Count the lines below that contain the string "away", treating uppercase and lowercase as different. Give only the number.

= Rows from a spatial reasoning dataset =
====================

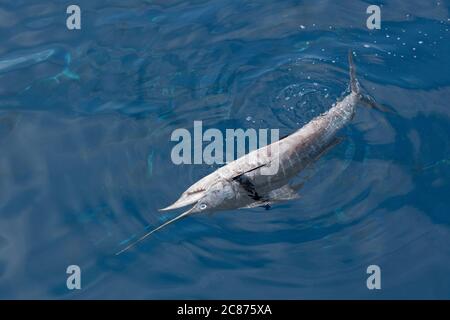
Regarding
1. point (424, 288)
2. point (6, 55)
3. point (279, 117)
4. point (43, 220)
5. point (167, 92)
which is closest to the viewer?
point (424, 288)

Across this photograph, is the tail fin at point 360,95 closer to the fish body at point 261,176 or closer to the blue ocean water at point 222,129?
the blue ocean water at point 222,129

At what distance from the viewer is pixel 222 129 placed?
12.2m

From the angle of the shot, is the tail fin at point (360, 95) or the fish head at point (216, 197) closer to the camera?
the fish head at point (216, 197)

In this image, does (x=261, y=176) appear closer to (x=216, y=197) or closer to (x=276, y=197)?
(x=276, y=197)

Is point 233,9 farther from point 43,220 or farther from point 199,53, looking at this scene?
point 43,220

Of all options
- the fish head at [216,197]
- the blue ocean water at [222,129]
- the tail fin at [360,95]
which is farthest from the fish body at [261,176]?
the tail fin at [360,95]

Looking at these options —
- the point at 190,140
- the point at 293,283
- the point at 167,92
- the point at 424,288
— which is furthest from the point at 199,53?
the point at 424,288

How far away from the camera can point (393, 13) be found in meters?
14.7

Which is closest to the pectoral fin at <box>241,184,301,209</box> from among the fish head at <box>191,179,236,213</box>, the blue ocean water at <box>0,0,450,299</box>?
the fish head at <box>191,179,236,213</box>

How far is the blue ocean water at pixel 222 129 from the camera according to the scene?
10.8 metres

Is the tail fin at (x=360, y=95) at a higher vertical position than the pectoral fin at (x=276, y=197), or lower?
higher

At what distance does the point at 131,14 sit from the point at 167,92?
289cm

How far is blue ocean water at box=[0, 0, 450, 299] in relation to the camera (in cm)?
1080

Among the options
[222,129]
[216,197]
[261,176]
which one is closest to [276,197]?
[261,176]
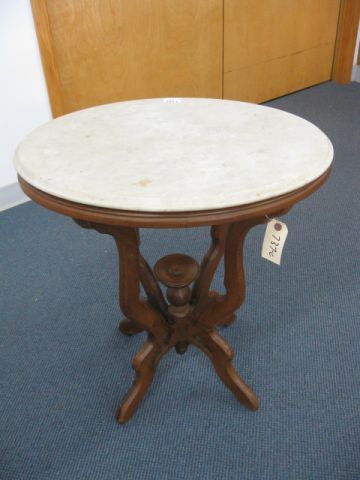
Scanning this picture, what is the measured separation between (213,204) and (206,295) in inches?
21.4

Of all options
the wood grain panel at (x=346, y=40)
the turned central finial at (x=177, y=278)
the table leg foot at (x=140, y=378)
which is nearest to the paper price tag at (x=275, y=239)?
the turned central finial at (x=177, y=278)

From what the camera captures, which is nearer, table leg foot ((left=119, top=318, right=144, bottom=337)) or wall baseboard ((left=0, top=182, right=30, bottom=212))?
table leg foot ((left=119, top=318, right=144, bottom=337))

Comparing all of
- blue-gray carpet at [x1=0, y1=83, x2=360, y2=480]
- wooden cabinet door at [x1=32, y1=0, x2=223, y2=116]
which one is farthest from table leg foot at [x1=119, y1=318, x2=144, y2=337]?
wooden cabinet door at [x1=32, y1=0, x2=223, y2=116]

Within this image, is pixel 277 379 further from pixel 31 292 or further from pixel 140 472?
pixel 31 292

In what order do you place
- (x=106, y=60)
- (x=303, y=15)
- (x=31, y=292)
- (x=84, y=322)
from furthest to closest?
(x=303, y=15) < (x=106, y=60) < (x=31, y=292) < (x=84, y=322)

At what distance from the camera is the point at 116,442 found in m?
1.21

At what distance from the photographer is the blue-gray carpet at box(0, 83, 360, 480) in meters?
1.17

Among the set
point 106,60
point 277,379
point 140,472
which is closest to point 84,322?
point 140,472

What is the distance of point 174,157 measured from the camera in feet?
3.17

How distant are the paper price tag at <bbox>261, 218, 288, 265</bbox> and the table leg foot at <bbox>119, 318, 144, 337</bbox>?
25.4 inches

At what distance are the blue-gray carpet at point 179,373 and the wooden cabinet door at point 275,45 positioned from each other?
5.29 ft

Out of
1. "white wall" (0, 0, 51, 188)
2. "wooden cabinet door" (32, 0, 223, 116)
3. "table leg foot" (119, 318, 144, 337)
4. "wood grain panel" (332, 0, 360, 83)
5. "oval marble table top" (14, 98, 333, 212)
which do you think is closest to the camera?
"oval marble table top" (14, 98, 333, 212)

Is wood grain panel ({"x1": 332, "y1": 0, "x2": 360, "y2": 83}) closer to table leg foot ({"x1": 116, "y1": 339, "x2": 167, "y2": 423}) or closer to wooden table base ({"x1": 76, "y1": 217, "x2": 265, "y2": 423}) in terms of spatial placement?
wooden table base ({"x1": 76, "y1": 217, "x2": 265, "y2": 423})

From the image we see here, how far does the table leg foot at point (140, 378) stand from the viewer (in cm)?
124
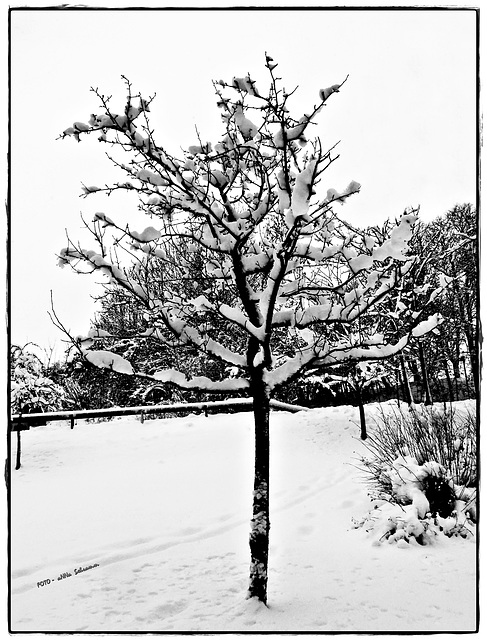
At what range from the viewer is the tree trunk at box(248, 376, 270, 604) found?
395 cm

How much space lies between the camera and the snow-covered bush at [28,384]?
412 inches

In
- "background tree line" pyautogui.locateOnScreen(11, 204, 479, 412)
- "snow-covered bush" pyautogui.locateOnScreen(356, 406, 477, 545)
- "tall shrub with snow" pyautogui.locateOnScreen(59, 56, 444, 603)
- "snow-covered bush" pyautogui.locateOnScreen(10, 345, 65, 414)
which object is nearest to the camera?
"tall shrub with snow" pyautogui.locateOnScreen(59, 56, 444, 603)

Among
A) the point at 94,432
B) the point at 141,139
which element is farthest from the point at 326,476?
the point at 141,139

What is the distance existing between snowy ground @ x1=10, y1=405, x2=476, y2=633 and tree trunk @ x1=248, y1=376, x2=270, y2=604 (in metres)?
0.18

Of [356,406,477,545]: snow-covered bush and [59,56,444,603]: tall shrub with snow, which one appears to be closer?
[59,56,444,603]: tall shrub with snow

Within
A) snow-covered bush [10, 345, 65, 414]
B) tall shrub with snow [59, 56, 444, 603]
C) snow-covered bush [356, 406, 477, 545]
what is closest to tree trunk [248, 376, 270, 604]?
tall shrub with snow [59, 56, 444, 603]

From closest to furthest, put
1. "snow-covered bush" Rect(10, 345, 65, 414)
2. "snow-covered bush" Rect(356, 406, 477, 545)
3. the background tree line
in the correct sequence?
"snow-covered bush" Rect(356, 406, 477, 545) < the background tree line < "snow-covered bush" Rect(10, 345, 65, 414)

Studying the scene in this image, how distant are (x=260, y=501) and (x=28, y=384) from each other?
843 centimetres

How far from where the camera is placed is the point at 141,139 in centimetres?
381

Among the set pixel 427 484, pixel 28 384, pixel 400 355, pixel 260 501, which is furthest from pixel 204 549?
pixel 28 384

====================

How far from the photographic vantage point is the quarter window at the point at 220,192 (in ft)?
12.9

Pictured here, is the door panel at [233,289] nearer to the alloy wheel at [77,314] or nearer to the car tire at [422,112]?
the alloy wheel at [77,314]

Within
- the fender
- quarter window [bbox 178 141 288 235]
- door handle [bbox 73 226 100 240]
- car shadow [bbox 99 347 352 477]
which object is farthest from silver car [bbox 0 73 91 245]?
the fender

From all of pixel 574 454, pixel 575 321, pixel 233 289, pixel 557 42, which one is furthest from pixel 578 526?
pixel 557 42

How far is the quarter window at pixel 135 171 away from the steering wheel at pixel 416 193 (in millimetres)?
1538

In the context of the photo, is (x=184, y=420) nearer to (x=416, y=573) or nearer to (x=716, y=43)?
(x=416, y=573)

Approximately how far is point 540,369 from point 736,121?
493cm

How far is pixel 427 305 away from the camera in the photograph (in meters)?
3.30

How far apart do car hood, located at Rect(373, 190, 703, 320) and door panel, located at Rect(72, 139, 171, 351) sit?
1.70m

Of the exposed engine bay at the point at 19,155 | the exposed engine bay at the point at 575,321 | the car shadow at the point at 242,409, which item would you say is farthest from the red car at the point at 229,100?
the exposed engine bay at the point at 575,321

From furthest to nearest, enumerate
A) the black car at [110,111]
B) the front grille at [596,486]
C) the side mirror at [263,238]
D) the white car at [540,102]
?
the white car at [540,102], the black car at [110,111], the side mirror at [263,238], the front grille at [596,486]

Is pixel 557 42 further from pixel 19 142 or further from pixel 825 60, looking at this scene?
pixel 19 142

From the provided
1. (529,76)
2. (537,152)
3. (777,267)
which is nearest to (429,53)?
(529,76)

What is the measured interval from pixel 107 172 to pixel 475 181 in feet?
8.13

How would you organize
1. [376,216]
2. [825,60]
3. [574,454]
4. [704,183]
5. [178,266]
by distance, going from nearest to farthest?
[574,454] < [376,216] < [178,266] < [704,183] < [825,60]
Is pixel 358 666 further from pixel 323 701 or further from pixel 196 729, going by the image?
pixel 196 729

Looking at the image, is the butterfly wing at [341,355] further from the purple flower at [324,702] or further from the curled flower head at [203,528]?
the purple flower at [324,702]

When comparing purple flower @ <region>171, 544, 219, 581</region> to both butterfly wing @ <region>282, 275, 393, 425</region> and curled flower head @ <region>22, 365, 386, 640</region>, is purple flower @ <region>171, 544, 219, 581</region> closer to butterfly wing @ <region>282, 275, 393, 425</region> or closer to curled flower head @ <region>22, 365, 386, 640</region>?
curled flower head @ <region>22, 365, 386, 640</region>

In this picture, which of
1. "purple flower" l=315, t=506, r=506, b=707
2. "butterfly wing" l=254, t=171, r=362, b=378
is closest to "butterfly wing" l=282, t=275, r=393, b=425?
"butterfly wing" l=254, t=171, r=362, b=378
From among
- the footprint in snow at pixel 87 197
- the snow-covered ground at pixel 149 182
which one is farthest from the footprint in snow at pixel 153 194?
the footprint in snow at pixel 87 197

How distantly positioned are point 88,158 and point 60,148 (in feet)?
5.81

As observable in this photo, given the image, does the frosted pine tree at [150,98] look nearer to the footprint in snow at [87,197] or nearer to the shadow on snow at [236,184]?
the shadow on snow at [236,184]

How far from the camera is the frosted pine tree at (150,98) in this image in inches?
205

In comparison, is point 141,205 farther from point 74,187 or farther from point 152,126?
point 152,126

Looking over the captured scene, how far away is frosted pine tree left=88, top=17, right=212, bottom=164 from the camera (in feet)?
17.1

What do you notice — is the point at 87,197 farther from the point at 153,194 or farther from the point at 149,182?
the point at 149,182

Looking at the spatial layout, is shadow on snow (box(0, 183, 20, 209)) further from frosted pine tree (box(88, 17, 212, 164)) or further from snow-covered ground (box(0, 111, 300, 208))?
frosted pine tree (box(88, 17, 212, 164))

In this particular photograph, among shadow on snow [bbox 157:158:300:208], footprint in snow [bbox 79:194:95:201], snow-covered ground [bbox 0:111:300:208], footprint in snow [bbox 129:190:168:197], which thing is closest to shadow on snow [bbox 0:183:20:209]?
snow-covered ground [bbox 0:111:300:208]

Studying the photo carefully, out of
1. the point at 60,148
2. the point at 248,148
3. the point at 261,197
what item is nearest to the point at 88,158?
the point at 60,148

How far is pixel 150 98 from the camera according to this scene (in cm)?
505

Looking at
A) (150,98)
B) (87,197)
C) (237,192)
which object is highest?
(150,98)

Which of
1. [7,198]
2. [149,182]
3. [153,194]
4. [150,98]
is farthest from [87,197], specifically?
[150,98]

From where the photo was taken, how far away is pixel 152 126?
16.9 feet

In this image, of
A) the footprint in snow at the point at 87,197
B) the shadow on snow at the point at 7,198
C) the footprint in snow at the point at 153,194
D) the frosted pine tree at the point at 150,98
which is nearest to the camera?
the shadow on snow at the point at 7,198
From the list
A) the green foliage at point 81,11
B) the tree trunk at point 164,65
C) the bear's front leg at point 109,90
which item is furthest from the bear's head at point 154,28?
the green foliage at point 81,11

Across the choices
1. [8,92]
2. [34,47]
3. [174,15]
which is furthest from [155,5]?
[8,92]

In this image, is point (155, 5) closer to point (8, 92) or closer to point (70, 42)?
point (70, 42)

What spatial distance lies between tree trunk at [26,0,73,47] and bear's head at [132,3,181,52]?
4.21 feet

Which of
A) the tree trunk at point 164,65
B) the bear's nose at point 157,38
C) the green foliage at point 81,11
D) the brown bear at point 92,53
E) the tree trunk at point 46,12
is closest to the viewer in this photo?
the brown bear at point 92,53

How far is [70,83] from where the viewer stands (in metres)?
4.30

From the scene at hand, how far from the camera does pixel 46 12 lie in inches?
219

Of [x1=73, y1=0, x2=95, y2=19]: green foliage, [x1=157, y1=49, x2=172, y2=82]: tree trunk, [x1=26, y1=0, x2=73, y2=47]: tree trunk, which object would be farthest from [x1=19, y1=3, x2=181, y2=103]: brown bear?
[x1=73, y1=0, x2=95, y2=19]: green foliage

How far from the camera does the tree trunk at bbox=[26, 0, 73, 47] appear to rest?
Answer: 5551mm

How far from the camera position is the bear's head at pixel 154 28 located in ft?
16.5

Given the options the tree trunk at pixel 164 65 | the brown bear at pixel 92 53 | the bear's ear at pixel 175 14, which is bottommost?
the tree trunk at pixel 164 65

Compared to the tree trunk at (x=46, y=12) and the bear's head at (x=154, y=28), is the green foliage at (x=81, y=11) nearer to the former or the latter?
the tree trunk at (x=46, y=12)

====================

= Written solution =
5